Task instructions: Copy the passage below on measuring left ventricular mass and volumes word for word, from "Left ventricular (LV)" up to and including "UK Biobank [5].".

***** Document section *****

Left ventricular (LV) mass and volumes are essential for the management of patients with cardiovascular disease. In particular, LV mass (LVM) is an independent predictor of cardiovascular events [1], and end-diastolic volume (EDV) and end-systolic volume (ESV) are associated with adverse remodeling [2]. Cardiovascular magnetic resonance (CMR) is currently the most accurate and reproducible method for quantifying LV mass and volumes [3]. CMR is non-invasive, does not require geometrical assumptions, is non-ionising and has high signal-to-noise ratio. Because of these advantages, CMR is becoming widely used for the measurement of ventricular volumes, function and mass in many clinical centers, as well as in large research studies including the Multi-Ethnic Study of Atherosclerosis (MESA) [4] and the UK Biobank [5].

LV mass and volume quantification requires accurate delineation of the blood pool and myocardium. Although the contrast between flowing blood and the myocardium in steady-state free precession (SSFP) images is typically excellent, the precise placement of the contours is reader dependent [6]. High reproducibility of LV mass and volume measurement based on cine CMR has been shown within single centers [7, 8], but differences in training and standard operating procedures may occur between centers [6]. A multi-center consensus ground truth dataset would be valuable for evaluating sources of variability, training new readers, establishing standard protocols for multi-centre studies and validating new computer algorithms for automated contouring. Such a dataset is difficult to establish, due to the time-consuming nature of manual contouring. Although there are several recourses that offer large breadth [5, 9, 10], no resource offers depth of expert analysis from multiple centers. Greater depth of readers is valuable in evaluating sources of variation and an unbiased consensus. The aim of this study was to develop a consensus ground truth LV contour dataset for SSFP cine images, derived from expert readers representing seven independent CMR centers from many countries around the world, in accordance with the SCMR post-processing guidelines [11].

***** Study material *****

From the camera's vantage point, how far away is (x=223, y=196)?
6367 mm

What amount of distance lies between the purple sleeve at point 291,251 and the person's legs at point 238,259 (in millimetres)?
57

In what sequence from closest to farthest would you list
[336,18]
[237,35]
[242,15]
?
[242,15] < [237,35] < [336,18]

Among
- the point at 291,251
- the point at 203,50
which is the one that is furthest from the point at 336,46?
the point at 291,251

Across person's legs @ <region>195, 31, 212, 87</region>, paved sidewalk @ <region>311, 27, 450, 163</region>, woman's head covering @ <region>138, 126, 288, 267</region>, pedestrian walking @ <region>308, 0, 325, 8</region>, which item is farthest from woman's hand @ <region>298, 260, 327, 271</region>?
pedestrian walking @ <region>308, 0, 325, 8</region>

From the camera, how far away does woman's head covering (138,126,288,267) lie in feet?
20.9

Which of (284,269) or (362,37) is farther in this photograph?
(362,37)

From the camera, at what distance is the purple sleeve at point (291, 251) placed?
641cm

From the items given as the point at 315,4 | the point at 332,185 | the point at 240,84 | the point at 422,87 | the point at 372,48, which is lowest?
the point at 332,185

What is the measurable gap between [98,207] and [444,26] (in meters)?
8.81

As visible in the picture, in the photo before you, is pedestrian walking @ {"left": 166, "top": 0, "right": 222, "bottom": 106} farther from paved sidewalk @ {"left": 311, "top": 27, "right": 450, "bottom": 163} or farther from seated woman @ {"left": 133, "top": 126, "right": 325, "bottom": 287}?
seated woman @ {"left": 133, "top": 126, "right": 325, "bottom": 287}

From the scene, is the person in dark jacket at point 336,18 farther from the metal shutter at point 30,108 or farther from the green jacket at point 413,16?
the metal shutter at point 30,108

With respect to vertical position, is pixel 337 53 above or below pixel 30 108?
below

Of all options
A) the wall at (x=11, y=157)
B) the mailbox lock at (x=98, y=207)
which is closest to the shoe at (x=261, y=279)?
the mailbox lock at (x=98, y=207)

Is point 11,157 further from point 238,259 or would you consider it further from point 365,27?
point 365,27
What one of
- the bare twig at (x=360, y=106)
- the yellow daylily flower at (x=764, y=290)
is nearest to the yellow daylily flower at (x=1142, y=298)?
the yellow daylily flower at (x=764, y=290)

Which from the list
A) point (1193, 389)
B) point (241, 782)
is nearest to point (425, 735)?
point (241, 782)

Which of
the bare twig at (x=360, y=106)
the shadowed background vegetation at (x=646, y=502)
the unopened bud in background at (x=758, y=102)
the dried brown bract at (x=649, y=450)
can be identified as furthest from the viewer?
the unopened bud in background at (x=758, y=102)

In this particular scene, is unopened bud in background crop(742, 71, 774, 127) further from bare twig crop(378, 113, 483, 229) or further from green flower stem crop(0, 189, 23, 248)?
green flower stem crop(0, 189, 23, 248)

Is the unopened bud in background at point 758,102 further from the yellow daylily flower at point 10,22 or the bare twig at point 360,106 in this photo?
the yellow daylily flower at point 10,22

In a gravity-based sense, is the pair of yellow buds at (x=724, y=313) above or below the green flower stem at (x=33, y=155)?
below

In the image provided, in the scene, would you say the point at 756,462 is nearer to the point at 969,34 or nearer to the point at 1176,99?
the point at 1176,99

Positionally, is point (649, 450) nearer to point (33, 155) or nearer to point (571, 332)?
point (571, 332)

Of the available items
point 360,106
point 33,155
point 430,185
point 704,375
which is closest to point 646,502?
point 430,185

*****

Exercise solution:
Left ventricular (LV) mass and volumes are essential for the management of patients with cardiovascular disease. In particular, LV mass (LVM) is an independent predictor of cardiovascular events [1], and end-diastolic volume (EDV) and end-systolic volume (ESV) are associated with adverse remodeling [2]. Cardiovascular magnetic resonance (CMR) is currently the most accurate and reproducible method for quantifying LV mass and volumes [3]. CMR is non-invasive, does not require geometrical assumptions, is non-ionising and has high signal-to-noise ratio. Because of these advantages, CMR is becoming widely used for the measurement of ventricular volumes, function and mass in many clinical centers, as well as in large research studies including the Multi-Ethnic Study of Atherosclerosis (MESA) [4] and the UK Biobank [5].